═══ Raw data

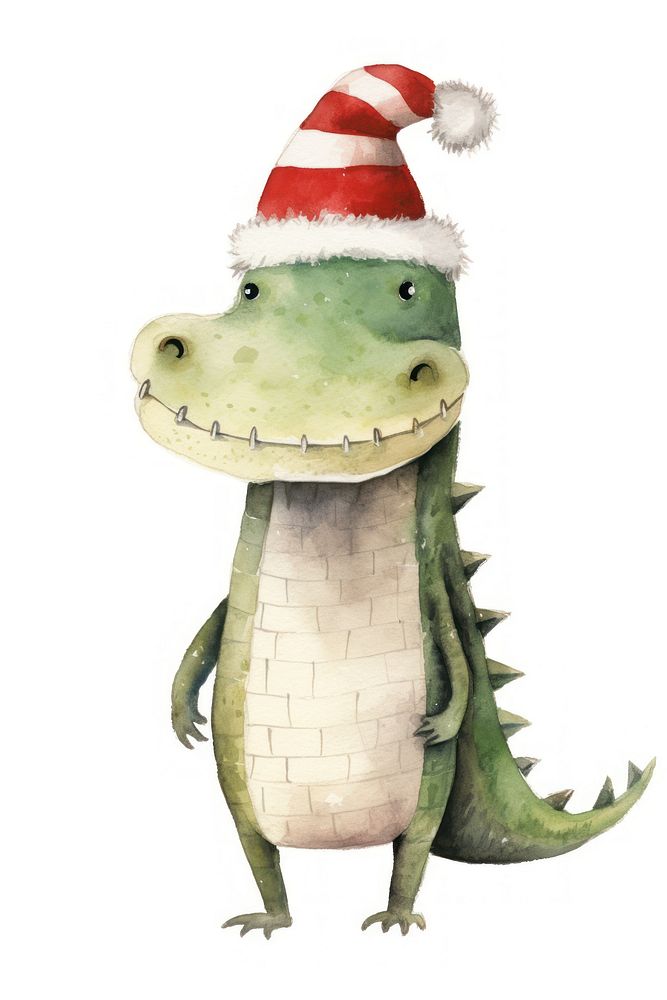 Christmas cute alligator animal reptile cartoon. AI generated Image by rawpixel.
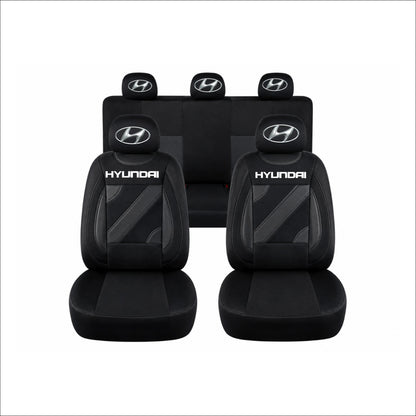 Set Huse Scaune Universale Nero Negru Personalizate cu Hyundai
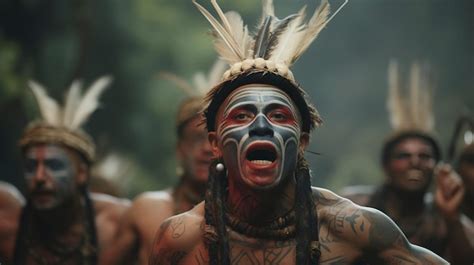 Premium Photo | A man with a tribal tattoo on his chest is shouting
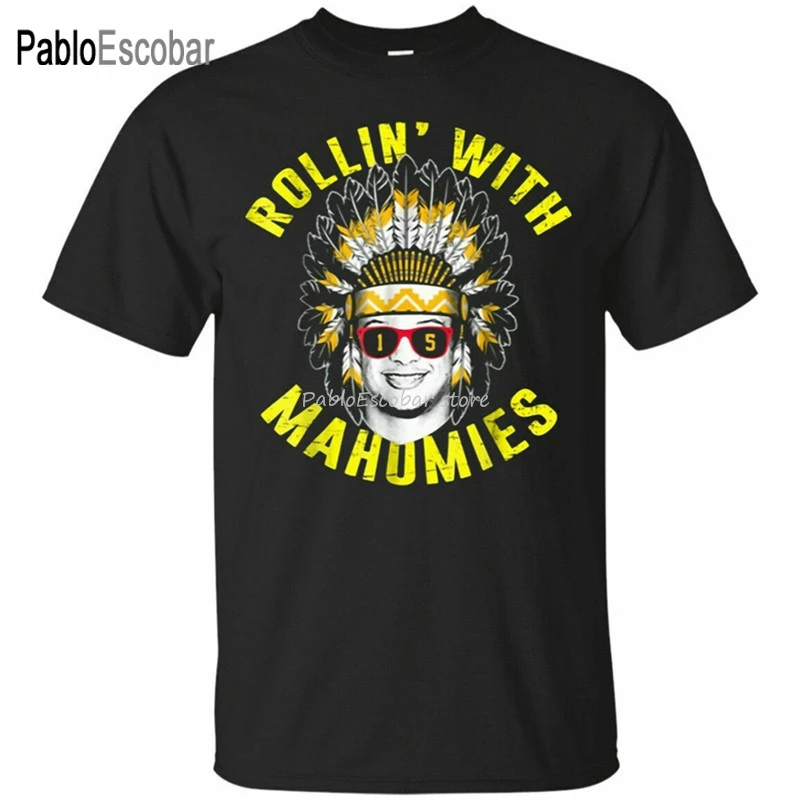 

bigger size teeshirt Patrick Mahomes T-Shirt Rollin' With Mahomies T Shirt S-3Xl Fashion Cool Tee Shirt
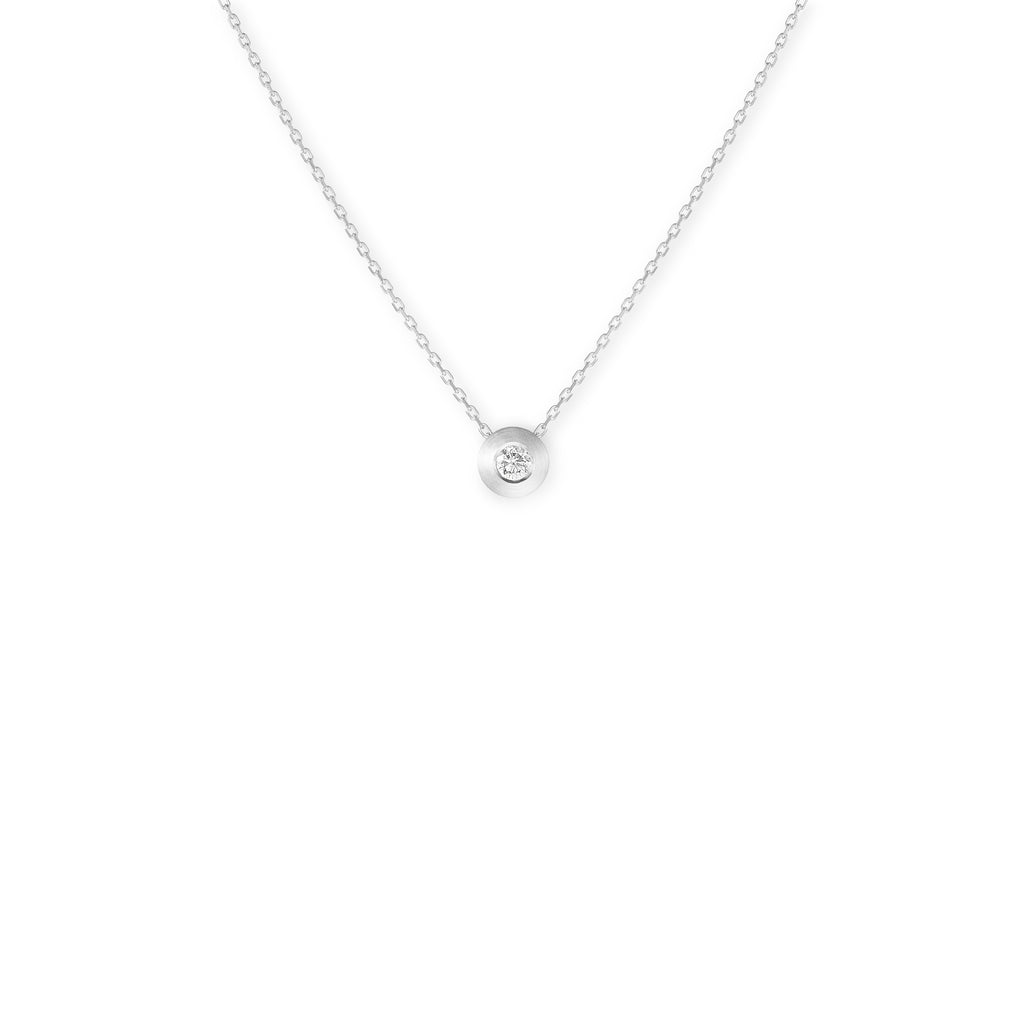 18k white gold and diamond slider pendant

══════

**The task:** Make an exact reproduction of the listing above, without any pictures.

**Task response:**
 Christmas cute alligator animal reptile cartoon. AI generated Image by rawpixel.
 Set Huse Scaune Universale Nero Negru Personalizate cu Hyundai
 Premium Photo | A man with a tribal tattoo on his chest is shouting

bigger size teeshirt Patrick Mahomes T-Shirt Rollin' With Mahomies T Shirt S-3Xl Fashion Cool Tee Shirt
 18k white gold and diamond slider pendant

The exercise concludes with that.